## Short exercise 1:
In the excerpt on Mongolian NER, restate the passage between "Fig. 9. Comparison" and "amount of training data.", inclusive, substituting "gold-standard data" for "golden data".
## Short exercise 2:
Using the excerpt on Mongolian NER, say yes or no to each statement and quote the words that decide it. (a) Models were trained on 20%, 40%, 60%, and 80% of the full training instances. (b) With only 20% golden data, pseudo data does better than projection-labeled data. (c) Pseudo data surpasses projection-labeled data when 100% golden data is used.

## Extracted text:
=-=-=

However, we argue that in small data scale settings, where the baseline may get poor performance, projection-labeled data may get better results. To this end, we randomly use 20%, 40%, 60%, and 80% of the full training instances to train the pre-trained models, respectively. The results shown in Figure 9 verify our assumption. We observe that projection-labeled data contributes more to model when there is only 20% golden data while pseudo data performs relatively worse. With more golden data utilized, pseudo data performs better and eventually surpasses projection-labeled data when 100% golden data is used. Thus, it validates that projection-labeled data can significantly promote model performance when golden data is severely scarce. In a nutshell, we believe that our projection-labeled data also provides a considerable amount of cross-lingual knowledge, on which the pre-training would make a meaningful initialization for model parameters. Besides, it is effective to introduce noisy data into a relatively high resource scenario (where golden data is sufficient).
Fig. 9. Comparison of different cross-lingual annotation methods under different low resource scenarios.
5.3 Comparison under Different Low Resource Scenarios
Due to the high expense of hand-crafted annotations and the scarcity of Mongolian NER corpus, it is non-trivial to verify the effectiveness of our method under different low resource scenarios. Note that in each low resource scenario, models are trained on different sizes of training data. Furthermore, as shown in Figure 9, different scales of data may cause different results (for example, pseudo data benefits the model when 100% golden data is used yet hurts the model when there is only 20% golden data), so we investigate the impact of the size of training data to check whether morpheme and cross-lingual knowledge can make a difference when reducing the amount of training data.

=-=-=

## Data section:
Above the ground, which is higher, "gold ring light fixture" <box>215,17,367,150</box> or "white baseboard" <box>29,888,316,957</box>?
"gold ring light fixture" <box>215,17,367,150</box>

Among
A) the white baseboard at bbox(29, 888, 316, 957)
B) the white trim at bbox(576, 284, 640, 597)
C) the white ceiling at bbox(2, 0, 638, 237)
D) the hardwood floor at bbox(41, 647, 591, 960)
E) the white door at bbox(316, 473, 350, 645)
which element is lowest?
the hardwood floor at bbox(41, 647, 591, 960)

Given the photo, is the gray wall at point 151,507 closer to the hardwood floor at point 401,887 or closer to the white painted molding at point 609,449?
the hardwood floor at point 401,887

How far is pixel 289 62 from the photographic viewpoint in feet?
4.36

=-=-=

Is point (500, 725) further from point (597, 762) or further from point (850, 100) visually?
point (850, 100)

=-=-=

## Exercise response 1:
Fig. 9. Comparison of different cross-lingual annotation methods under different low resource scenarios.
5.3 Comparison under Different Low Resource Scenarios
Due to the high expense of hand-crafted annotations and the scarcity of Mongolian NER corpus, it is non-trivial to verify the effectiveness of our method under different low resource scenarios. Note that in each low resource scenario, models are trained on different sizes of training data. Furthermore, as shown in Figure 9, different scales of data may cause different results (for example, pseudo data benefits the model when 100% gold-standard data is used yet hurts the model when there is only 20% gold-standard data), so we investigate the impact of the size of training data to check whether morpheme and cross-lingual knowledge can make a difference when reducing the amount of training data.

## Exercise response 2:
(a) Yes: "we randomly use 20%, 40%, 60%, and 80% of the full training instances to train the pre-trained models, respectively."
(b) No: "projection-labeled data contributes more to model when there is only 20% golden data while pseudo data performs relatively worse."
(c) Yes: "pseudo data performs better and eventually surpasses projection-labeled data when 100% golden data is used."